Он стал жестоким и бессердечным, и если бы Джон увидел, с какой уверенностью пальцы Шерлока (Джон очень любил его пальцы, хотя Шерлок никогда не мог этого понять) сдавливают человеческое горло, так же просто, как будто удерживают тонкую фарфоровую чашку, а затем с хрустом ломают шею или перерезают горло зажатым в них ножом… Джон бы этого не вынес.
Его жертвы не были хорошими людьми. Шерлок Холмс без колебаний уничтожал любого, кто был связан с именем, которое все знают, но боятся произнести вслух. Мориарти хотел смерти Джона Уотсона, и Шерлок не мог позволить себе успокоиться, пока не расправится с каждым подданным этой страшной кровавой империи, чтобы его муж был в полной безопасности.
Джон Уотсон нечасто бывал в полной безопасности, но есть разница быть подстреленным из-за того, что ты носишь военную форму или помогаешь ловить опасных преступников и маньяков, или же стать мишенью только потому, что любишь и любим человеком, превратившимся в идею фикс для гения криминального мира. Шерлок не собирался держать Джона под хрустальным колпаком, в опасные минуты сам был рядом и к тому же знал, что бывшему военному для полноты жизни необходимы риск и приключения. Но мысль о том, что Джон попал под прицелы снайперов только потому, что был частью сердца Шерлока (и всей его душой), а какому-то негодяю хватило ума это вычислить, была невыносима.
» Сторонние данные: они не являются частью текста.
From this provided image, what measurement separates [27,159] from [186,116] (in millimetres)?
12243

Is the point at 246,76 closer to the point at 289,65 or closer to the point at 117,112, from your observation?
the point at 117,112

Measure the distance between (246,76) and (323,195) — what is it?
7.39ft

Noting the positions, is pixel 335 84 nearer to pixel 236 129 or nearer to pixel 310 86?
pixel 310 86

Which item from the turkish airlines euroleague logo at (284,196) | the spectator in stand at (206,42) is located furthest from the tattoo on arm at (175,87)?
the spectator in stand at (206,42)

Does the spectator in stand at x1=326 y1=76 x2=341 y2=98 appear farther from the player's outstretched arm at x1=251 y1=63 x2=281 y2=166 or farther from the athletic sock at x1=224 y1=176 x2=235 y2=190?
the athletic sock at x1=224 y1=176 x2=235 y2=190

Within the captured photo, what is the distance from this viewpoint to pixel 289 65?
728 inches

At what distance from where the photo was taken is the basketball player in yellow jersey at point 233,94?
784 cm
Шерлок сам не понимал, почему решил выйти на связь именно в Куала-Лумпуре. Его бегство (падение) продолжалось уже шесть месяцев, он был вымотан и нуждался в передышке, а может, повлияло то, что он внезапно стал самим собой в тот миг, когда представил себя стоящим в центре Лондона.
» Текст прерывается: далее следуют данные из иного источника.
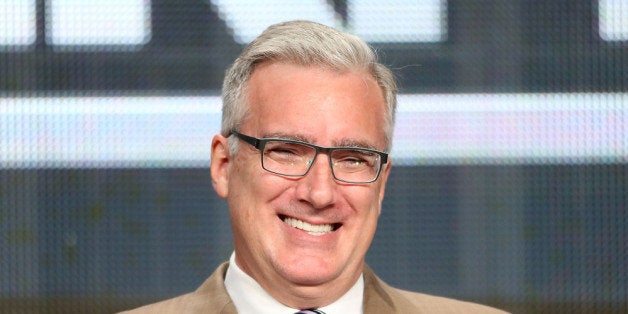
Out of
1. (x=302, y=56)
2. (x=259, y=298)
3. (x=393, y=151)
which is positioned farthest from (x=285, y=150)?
(x=393, y=151)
Он подыскал гостиницу, неброскую, но достаточно современную, с неплохим выходом в интернет (пароль он смог подобрать без проблем), и позвонил брату, потому что Майкрофт ждал этого звонка с того момента, как разобрался в ситуации. У него это заняло три недели со дня падения – и Шерлок гордился собой. Раньше ему не удавалось водить за нос Большого Брата дольше десяти дней. Майкрофт и теперь не преминул вмешаться, но на этот раз его помощь действительно была нужна, без неё не справиться.
- Шерлок, - спокойно и уверенно произнёс Майкрофт, и это не прозвучало вопросом. – В Малайзии?
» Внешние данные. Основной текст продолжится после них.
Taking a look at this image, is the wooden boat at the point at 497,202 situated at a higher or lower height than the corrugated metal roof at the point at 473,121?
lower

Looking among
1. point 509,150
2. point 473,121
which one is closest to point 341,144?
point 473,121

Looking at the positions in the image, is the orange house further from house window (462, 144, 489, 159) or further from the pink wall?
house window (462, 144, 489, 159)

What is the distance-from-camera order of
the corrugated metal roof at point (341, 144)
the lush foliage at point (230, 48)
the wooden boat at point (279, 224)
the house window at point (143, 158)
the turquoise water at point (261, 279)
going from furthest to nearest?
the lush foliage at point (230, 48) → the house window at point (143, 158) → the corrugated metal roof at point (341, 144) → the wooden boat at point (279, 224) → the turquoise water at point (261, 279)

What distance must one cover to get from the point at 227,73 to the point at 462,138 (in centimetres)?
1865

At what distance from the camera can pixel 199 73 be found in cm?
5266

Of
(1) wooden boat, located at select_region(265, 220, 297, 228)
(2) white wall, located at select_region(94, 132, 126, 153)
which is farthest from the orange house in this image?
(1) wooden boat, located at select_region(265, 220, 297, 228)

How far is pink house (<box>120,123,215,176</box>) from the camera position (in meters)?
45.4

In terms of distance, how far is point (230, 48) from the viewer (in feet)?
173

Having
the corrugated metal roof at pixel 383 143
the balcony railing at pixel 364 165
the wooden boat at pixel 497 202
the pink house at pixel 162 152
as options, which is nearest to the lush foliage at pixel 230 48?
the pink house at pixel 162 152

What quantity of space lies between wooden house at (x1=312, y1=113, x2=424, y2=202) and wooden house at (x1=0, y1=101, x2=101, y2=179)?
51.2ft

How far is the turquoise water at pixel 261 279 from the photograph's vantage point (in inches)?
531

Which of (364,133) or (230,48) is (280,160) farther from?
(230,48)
- Героин, - ответил Шерлок. Неужели прошло уже шесть месяцев с тех пор, как он в последний раз слышал голос Большого Брата, в котором звучала привычная нотка раздражения? Казалось, только вчера они стояли друг напротив друга в самолёте, забитом трупами, и обсуждали Мориарти, будто тот был чрезвычайно досадным природным явлением. – Крупная партия товара.
- Мориарти?
- Мёртв, - будто брат сам не знает этого. – Он застрелился на крыше Бартса.
- Ты тоже мёртв, мой дорогой брат, - произнёс Майкрофт ласково-омерзительным тоном, будто говорил с капризным ребёнком. – И всё же мы сидим, беседуем, совсем как в старые добрые времена. Как погода в Малайзии?
- Жара. Мориарти всадил себе пулю в череп. Его больше нет.
- Да, Шерлок, я это знаю.
- Но имя его живо.
- Это так, - был вынужден признать Майкрофт. – Это озадачивает, не так ли? Квартира в Брикстоне опустела, но…
- Ищи в Белфасте, - перебил его Шерлок.
- В Белфасте ничего.
- Проверь ещё раз.
- Шерлок.
Оба замолчали. Патовая ситуация. Майкрофт стремился вернуть его домой, но Шерлок беспокоился за безопасность Джона; и после того, что Холмс-старший вытворил семь месяцев назад, детектив скорее доверил бы собственную жизнь Ирен, а жизнь Джона матушке, чем выдержал бы более пяти минут разговора с братом. К сожалению, этот мерзавец прекрасно осознавал, что в нём нуждаются, а Шерлок понимал, что за пределами милой сердцу и родной лондонской кольцевой автодороги не может диктовать свои условия.